▶ [Problem to solve]:
Return only the lines of the data below from the line with "落的笔顺笔画怎么写(落的笔画、拼音、解释及成语详解)" up to and including the line with "Android Lollipop 5.1", exactly as written, with the pictures omitted.

*** Records shown

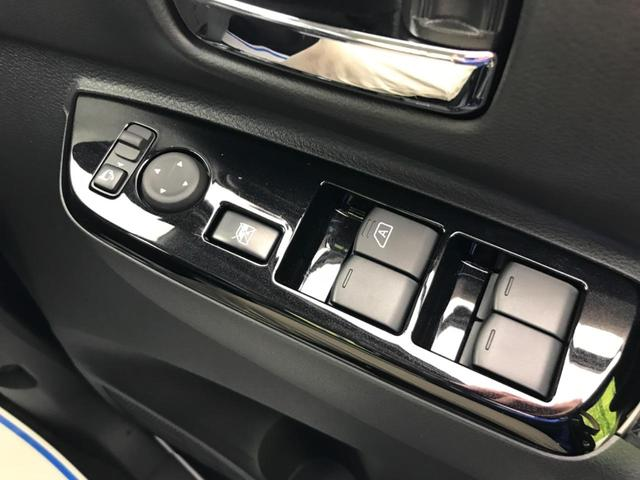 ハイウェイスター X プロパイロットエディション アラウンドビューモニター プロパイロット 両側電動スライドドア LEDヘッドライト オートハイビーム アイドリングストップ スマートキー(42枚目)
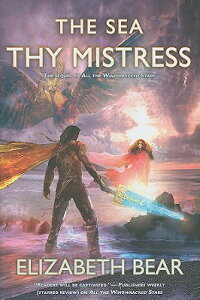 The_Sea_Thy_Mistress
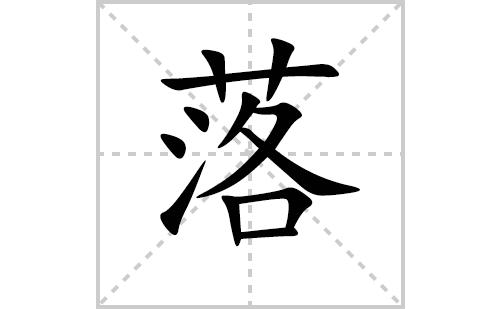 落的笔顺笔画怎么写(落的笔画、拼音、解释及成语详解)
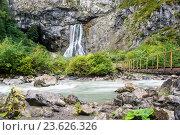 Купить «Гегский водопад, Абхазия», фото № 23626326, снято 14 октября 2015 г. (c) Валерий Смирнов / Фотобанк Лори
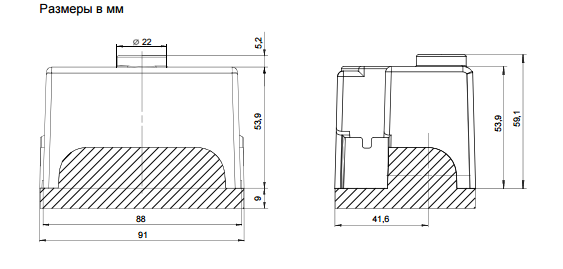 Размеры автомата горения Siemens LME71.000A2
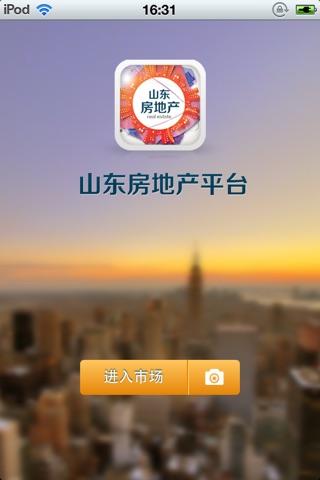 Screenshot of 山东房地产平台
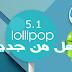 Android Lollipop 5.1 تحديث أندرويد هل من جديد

******
*** Records shown

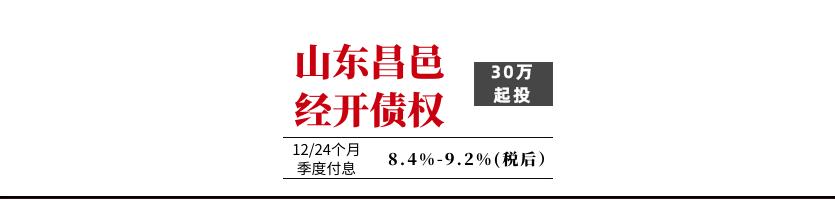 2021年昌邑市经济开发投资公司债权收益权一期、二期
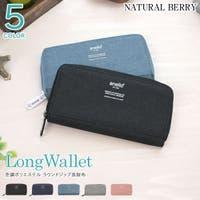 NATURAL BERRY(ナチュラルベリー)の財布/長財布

******
*** Records shown

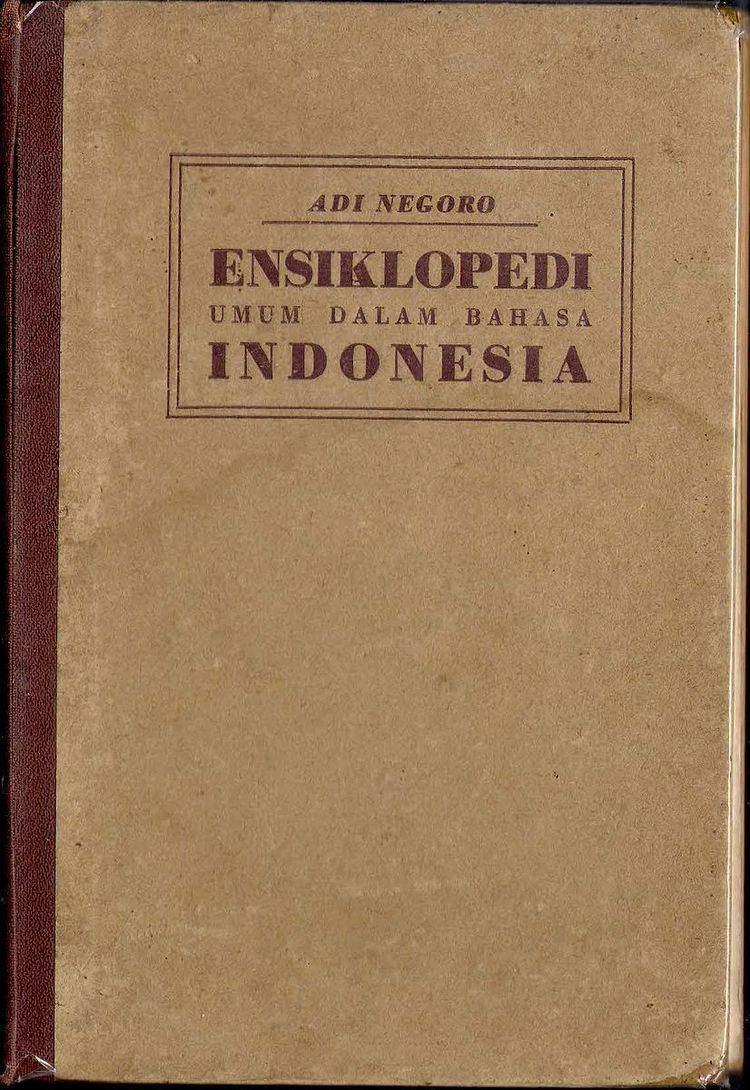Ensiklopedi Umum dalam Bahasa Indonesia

******

▶ [Expected answer]:
 落的笔顺笔画怎么写(落的笔画、拼音、解释及成语详解)
 Купить «Гегский водопад, Абхазия», фото № 23626326, снято 14 октября 2015 г. (c) Валерий Смирнов / Фотобанк Лори
 Размеры автомата горения Siemens LME71.000A2
 Screenshot of 山东房地产平台
 Android Lollipop 5.1 تحديث أندرويد هل من جديد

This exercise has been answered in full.